任务
请从下方二叉树与堆的 C 语言讲解中断的地方继续往下写。

文本节选
######
TreeNode* buildTree(int* preorder, int preorderSize, 
                    int* inorder, int inorderSize) {
    // 建立中序值到索引的映射
    int *inMap = (int*)calloc(6002, sizeof(int));
    for (int i = 0; i < inorderSize; i++) {
        inMap[inorder[i] + 3001] = i;
    }
    
    TreeNode *root = buildTreeHelper(preorder, 0, preorderSize - 1,
                                      inorder, 0, inorderSize - 1, inMap);
    free(inMap);
    return root;
}

LeetCode 114. 二叉树展开为链表

/*
 * 原地展开为右倾斜的链表（前序遍历顺序）
 *     1              1
 *    / \              \
 *   2   5     →        2
 *  / \   \              \
 * 3   4   6              3
 *                         \
 *                          4
 *                           \
 *                            5
 *                             \
 *                              6
 */
void flatten(TreeNode* root) {
    TreeNode *cur = root;
    while (cur) {
        if (cur->left) {
            // 找左子树的最右节点
            TreeNode *rightmost = cur->left;
            while (rightmost->right) {
                rightmost = rightmost->right;
            }
            // 将右子树接到左子树的最右节点
            rightmost->right = cur->right;
            // 左子树变右子树
            cur->right = cur->left;
            cur->left = NULL;
        }
        cur = cur->right;
    }
}

LeetCode 124. 二叉树中的最大路径和（困难）

/*
 * 路径可以从任意节点开始到任意节点结束
 * 
 *      -10
 *      / \
 *     9  20
 *       / \
 *      15  7
 * 最大路径: 15→20→7 = 42
 */
int maxPathSumResult;

int maxGain(TreeNode *root) {
    if (!root) return 0;
    
    // 只取正贡献
    int leftGain = maxGain(root->left);
    if (leftGain < 0) leftGain = 0;
    
    int rightGain = maxGain(root->right);
    if (rightGain < 0) rightGain = 0;
    
    // 经过当前节点的最大路径和
    int pathSum = root->val + leftGain + rightGain;
    if (pathSum > maxPathSumResult) {
        maxPathSumResult = pathSum;
    }
    
    // 返回给父节点的最大贡献（只能选一边）
    return root->val + (leftGain > rightGain ? leftGain : rightGain);
}

int maxPathSum(TreeNode* root) {
    maxPathSumResult = INT_MIN;
    maxGain(root);
    return maxPathSumResult;
}

7. 堆 / 优先队列（Heap / Priority Queue）

7.1 基本概念

text

最大堆（父节点 ≥ 子节点）:

         90
        /  \
      80    70
     / \   / \
    50  60 65  30

数组表示: [90, 80, 70, 50, 60, 65, 30]
索引:      0   1   2   3   4   5   6

关系：
- 父节点: (i-1)/2
- 左子: 2*i+1
- 右子: 2*i+2

7.2 完整实现

#include <stdio.h>
#include <stdlib.h>

typedef struct {
    int *data;
    int size;
    int capacity;
    int isMinHeap;  // 1=最小堆, 0=最大堆
} Heap;

Heap* createHeap(int capacity, int isMinHeap) {
    Heap *h = (Heap*)malloc(sizeof(Heap));
    h->data = (int*)malloc(sizeof(int) * capacity);
    h->size = 0;
    h->capacity = capacity;
    h->isMinHeap = isMinHeap;
    return h;
}

void swap(int *a, int *b) {
    int t = *a; *a = *b; *b = t;
}

// 比较函数：最小堆用 <，最大堆用 >
int shouldSwap(Heap *h, int parent, int child) {
    if (h->isMinHeap)
######
输入数据

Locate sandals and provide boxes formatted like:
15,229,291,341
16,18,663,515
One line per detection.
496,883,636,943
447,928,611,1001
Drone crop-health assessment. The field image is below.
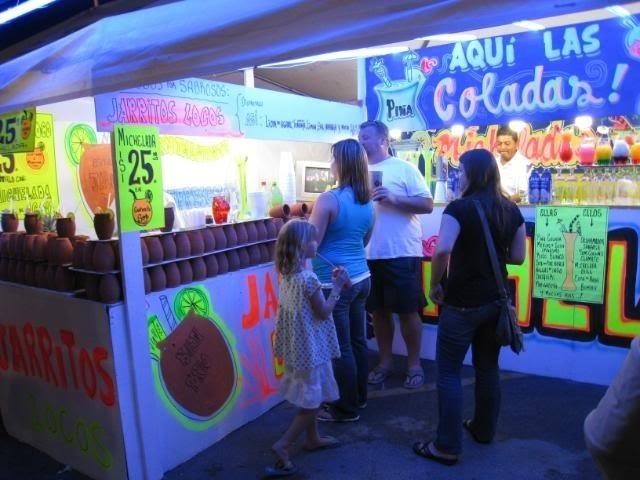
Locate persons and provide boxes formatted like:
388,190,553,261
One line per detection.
358,118,433,389
579,332,640,480
291,138,377,423
411,148,526,466
264,218,352,476
494,127,533,202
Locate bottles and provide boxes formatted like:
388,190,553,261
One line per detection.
260,182,283,217
212,191,238,223
527,169,640,204
559,129,640,165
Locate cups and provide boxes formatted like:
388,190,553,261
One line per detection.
140,215,309,293
160,206,175,232
0,232,124,302
332,268,352,291
397,150,434,192
270,202,291,218
94,213,115,240
1,214,19,231
56,217,76,237
23,213,43,233
389,140,422,170
290,203,308,216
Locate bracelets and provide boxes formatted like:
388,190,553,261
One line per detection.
329,292,341,301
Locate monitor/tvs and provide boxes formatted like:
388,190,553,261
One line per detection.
296,161,340,203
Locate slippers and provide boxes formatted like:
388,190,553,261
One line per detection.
465,417,490,445
367,362,401,384
304,435,340,451
413,440,457,465
316,401,368,422
266,459,297,475
403,367,424,389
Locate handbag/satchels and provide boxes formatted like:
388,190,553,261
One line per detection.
497,299,524,355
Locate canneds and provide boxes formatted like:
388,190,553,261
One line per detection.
333,266,352,289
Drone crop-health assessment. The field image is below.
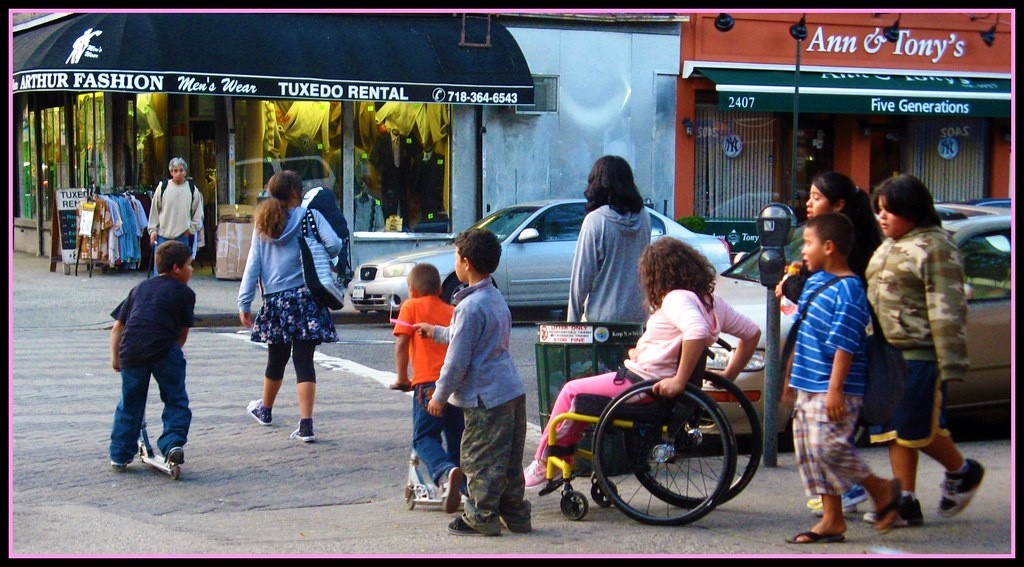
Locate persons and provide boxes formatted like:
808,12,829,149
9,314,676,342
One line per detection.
391,263,469,513
263,100,449,231
411,228,533,536
148,156,205,278
524,235,762,489
109,240,196,472
237,169,343,442
567,155,652,324
774,171,903,545
862,174,985,527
######
回答
        return h->data[child] < h->data[parent];
    else
        return h->data[child] > h->data[parent];
}

// 上浮 O(log n)
void siftUp(Heap *h, int i) {
    while (i > 0) {
        int parent = (i - 1) / 2;
        if (shouldSwap(h, parent, i)) {
            swap(&h->data[parent], &h->data[i]);
            i = parent;
        } else {
            break;
        }
    }
}

// 下沉 O(log n)
void siftDown(Heap *h, int i) {
    while (2 * i + 1 < h->size) {
        int child = 2 * i + 1;  // 左子
        // 选更优的子节点
        if (child + 1 < h->size && shouldSwap(h, child, child + 1)) {
            child++;
        }
        if (shouldSwap(h, i, child)) {
            swap(&h->data[i], &h->data[child]);
            i = child;
        } else {
            break;
        }
    }
}

// 插入 O(log n)
void heapPush(Heap *h, int val) {
    if (h->size == h->capacity) {
        h->capacity *= 2;
        h->data = (int*)realloc(h->data, sizeof(int) * h->capacity);
    }
    h->data[h->size] = val;
    siftUp(h, h->size);
    h->size++;
}

// 弹出堆顶 O(log n)
int heapPop(Heap *h) {
    int top = h->data[0];
    h->data[0] = h->data[--h->size];
    siftDown(h, 0);
    return top;
}

// 查看堆顶 O(1)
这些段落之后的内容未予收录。